CONSEGNA :: Prosegui il brano qui sotto sulla pubblicazione online dei redditi, ripartendo subito dopo la sua ultima frase.

BRANO FORNITO ::
Oramai, tutti sanno del provvedimento del Garante (peraltro, ampiamente “annunciato” sin dal 30 aprile) che ha ritenuto illegittima la pubblicazione telematica dei redditi.
In sostanza, contrariamente a quanto sostenuto dall’Agenzia delle Entrate, quelle modalità non erano previste (da leggi tributarie o dal CAD). Dunque, chiudiamo tutto.
Eventualmente se ne potrà parlare per le riforme future. La legge, al momento, è questa. Il resto è scelta futura: di opportunità, di riservatezza, di trasparenza, di politica. Non mischiamo le due cose. Sono piani molto diversi. Sulla legge vigente, c’è poco da dire, in un senso o nell’altro. Su quella che, eventualmente, verrà, si discuta pure. E tutte le opinioni sono rispettabili (anche se mi sembra di poter dire – pur sulla base dei sondaggi dei vari quotidiani – che l’Italia è un po’ spaccata). In linea di principio, non posso che concordare con Manlio circa l’inesistenza di una “cultura della privacy”. Io, però, mi auguro anche che non si scada all’opposto.
Comunque, dal provvedimento del Garante alla certa rilevanza penale o civile dei fatti, ce ne passa parecchio. Ancora una volta, parlare in termini di “Via ai risarcimenti” è cosa profondamente sbagliata. E non soltanto per le certezze che si comunicano con la notizia.
L’automatismo non c’è, in primis e soprattutto, per Visco in capo al quale ipotizzare (parlando del penale) il dolo (specifico) richiesto dalla legge è letteralmente ridicolo. In civile, poi, occorre dimostrare molto, ma veramente molto.

ESTRATTI DEI RECORD ::

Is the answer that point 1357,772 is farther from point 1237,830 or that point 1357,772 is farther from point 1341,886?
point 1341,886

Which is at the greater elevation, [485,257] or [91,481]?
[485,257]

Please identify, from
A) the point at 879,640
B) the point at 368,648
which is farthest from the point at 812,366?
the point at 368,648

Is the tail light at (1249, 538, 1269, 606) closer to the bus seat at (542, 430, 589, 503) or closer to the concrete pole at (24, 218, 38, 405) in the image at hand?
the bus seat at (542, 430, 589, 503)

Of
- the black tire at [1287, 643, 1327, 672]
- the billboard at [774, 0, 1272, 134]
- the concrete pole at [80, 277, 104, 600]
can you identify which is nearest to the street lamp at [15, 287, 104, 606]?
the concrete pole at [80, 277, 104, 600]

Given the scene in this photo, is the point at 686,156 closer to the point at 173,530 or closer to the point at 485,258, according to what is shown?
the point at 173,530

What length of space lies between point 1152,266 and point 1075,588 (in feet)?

SVOLGIMENTO ::
Quanto agli utenti eMule o, comunque, agli altri che hanno diffuso, il discorso non è tanto diverso. Piaccia o no.
Non dico che quanto accaduto sia una bella cosa. Il punto è che certe conseguenze non sono automatiche e non si possono garantire se la legge è questa.
E, allora, potrei anche essere d’accordo con Andrea il quale afferma che i fatti recenti hanno svelato i limiti punitivi della disciplina vigente. No, io non penso che ci siano grossi buchi nella disciplina della privacy e, sicuramente, non invoco la galera.
Per il penale, contrariamente a quanto affermato da Andrea, il caso concreto non è carente sotto il profilo di un dolo generico (coscienza e volontà, da parte di Visco & Co. della condotta “scellerata”), ma sotto quello, diverso e più particolare, del dolo specifico (di profitto o di danno). Impossibile ricondurlo ai predetti accusati. E profitto e danno non sono elementi della fattispecie, sono soltanto “scopi” prospettati dall’agente che non necessariamente si devono realizzare. Deve, invece, concretizzarsi il nocumento che, secondo la Cassazione (criticabile) coincide con quello patrimoniale.
Tanto meno il buco sussiste in civile dove – caso piuttosto raro per fatti non costituenti reato – si concede, in alcuni casi, anche la risarcibilità del danno non patrimoniale (art. 15). Mi sembra che, acclarate violazioni a parte, della prova del danno non si possa fare a meno. Perché ciò succede in tutti i casi di responsabilità civile. Così, condivisibilmente esclusivamente sul punto, Giancarlo Ferrero in una lettera a Repubblica riprodotta da Luca Sofri, pur con un titolo non corretto (di Sofri o di Repubblica).
Il diritto è una cosa seria.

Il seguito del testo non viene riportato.